PARIS – Vivendi and Deutsche Telekom both claimed victory Tuesday in their long-running dispute over ownership of the Polish mobile phone network PTC.
Vivendi said a decision Dec. 18 by Austria’s top court had overturned an arbitration panel that had sought to annul an agreement underpinning a joint venture between Vivendi and Elektrim, a Polish holding company.
Beginning in 1999, Vivendi invested a total of more than €2 billion, or $2.6 billion, in the venture, which it and Elektrim had set up to control PTC through a 51 percent stake.
In a statement, Vivendi said the court ruling had “definitively and unambiguously” sided with its demand that Deutsche Telekom return either the cash or the shares Vivendi originally bought in PTC, formally Polska Telefonia Cyfrowa. The German telecommunications operator now claims to own 97 percent of PTC.

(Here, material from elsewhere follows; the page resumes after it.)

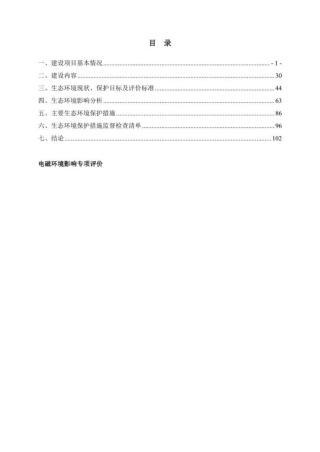 曲靖XX400MW800MWh独立共享储能电站环评报告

A Deutsche Telekom spokesman, Andreas Leigers, rejected Vivendi’s interpretation of the ruling, and said the top Austrian court had found in Telekom’s favor.
Leigers said that the court had even ordered Vivendi to pay the legal costs of both parties in the two-year court battle. “In Austria, the loser pays the court costs. That shows that we won the suit.”
Both companies’ statements were issued after court offices in Vienna closed for the day.
Vivendi and Deutsche Telekom have already taken their dispute over PTC to courts and arbitration hearings in London, Warsaw and the United States.
In October, Vivendi filed a lawsuit against Deutsche Telekom’s T-Mobile subsidiary in Seattle — home to T-Mobile’s U.S. headquarters — under a racketeering law. The conflict has also spawned a series of lawsuits by PTC bondholders throughout Europe.
Vivendi also has filed criminal charges in Poland against top executives from T-Mobile, Deutsche Telekom and Zygmunt Solorz-Zak, an investor who controls Elektrim.